Rewrite the passage about the breast cancer gene from "Last May, Angelina" to "among other malignancies.", putting "opinion piece" in place of "op ed".

* **Document excerpt**:
________________________________________

Last May, Angelina Jolie brought to the world’s attention the ‘breast cancer gene’ when the New York Times published her op ed, “My Medical Choice.” This essay made public her decision to undergo prophylactic bilateral mastectomy to prevent breast cancer, following the discovery that she carries the ‘faulty’ BRCA1 genetic mutation. Jolie’s own mother passed away of ovarian cancer at 56 years old, and her maternal aunt passed away of ovarian cancer just three days after Jolie’s article went to press. Both women carried the BRCA1 mutation, which predisposes women to both breast and ovarian cancer, among other malignancies.
What exactly is the ‘breast cancer gene’?
BRCA1 and BRCA2 are types of tumor suppressing genes, meaning that they protect the body from growing cancer cells. Hereditary defects in these genes are passed from a person’s mother or father and can inhibit the ability to prevent certain types of cancer. Many different types of mutations of these genes are possible, and while some may be completely harmless, others are much more dangerous and significantly increase a woman’s chance of developing certain types of cancers.

________________________________________

* **Data for analysis**:
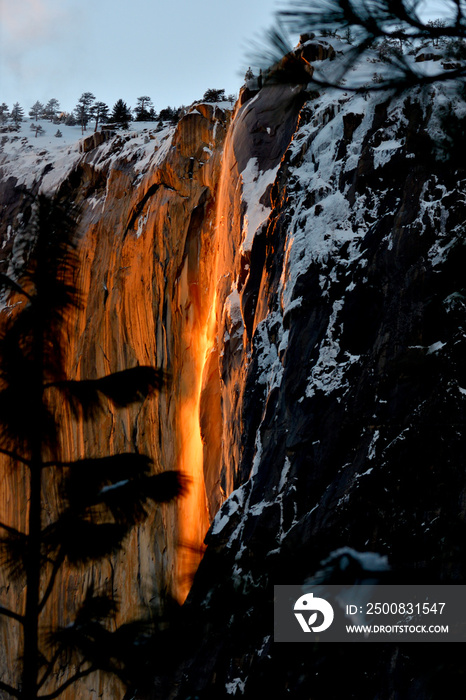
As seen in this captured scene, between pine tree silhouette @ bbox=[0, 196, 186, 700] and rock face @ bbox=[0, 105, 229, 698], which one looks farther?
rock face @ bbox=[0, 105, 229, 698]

________________________________________

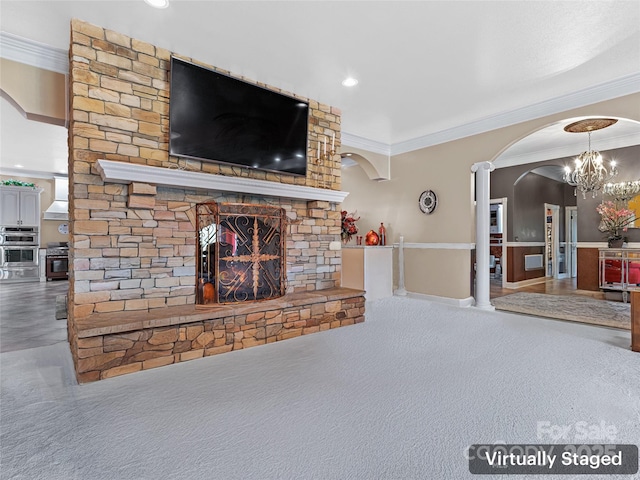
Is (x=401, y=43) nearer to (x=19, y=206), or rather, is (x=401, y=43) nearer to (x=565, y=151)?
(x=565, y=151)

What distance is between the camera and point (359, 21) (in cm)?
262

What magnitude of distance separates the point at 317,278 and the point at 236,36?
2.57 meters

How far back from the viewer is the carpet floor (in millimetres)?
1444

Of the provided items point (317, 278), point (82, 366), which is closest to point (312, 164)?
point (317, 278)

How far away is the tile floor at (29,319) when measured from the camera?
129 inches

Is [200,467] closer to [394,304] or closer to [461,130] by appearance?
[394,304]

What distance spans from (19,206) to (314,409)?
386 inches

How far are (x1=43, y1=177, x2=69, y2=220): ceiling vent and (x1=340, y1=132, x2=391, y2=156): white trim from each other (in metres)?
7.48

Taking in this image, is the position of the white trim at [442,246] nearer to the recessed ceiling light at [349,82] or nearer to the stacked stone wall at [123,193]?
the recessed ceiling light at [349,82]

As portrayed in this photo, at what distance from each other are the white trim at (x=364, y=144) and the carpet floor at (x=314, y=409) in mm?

________________________________________

* **Output of the exercise**:
Last May, Angelina Jolie brought to the world’s attention the ‘breast cancer gene’ when the New York Times published her opinion piece, “My Medical Choice.” This essay made public her decision to undergo prophylactic bilateral mastectomy to prevent breast cancer, following the discovery that she carries the ‘faulty’ BRCA1 genetic mutation. Jolie’s own mother passed away of ovarian cancer at 56 years old, and her maternal aunt passed away of ovarian cancer just three days after Jolie’s article went to press. Both women carried the BRCA1 mutation, which predisposes women to both breast and ovarian cancer, among other malignancies.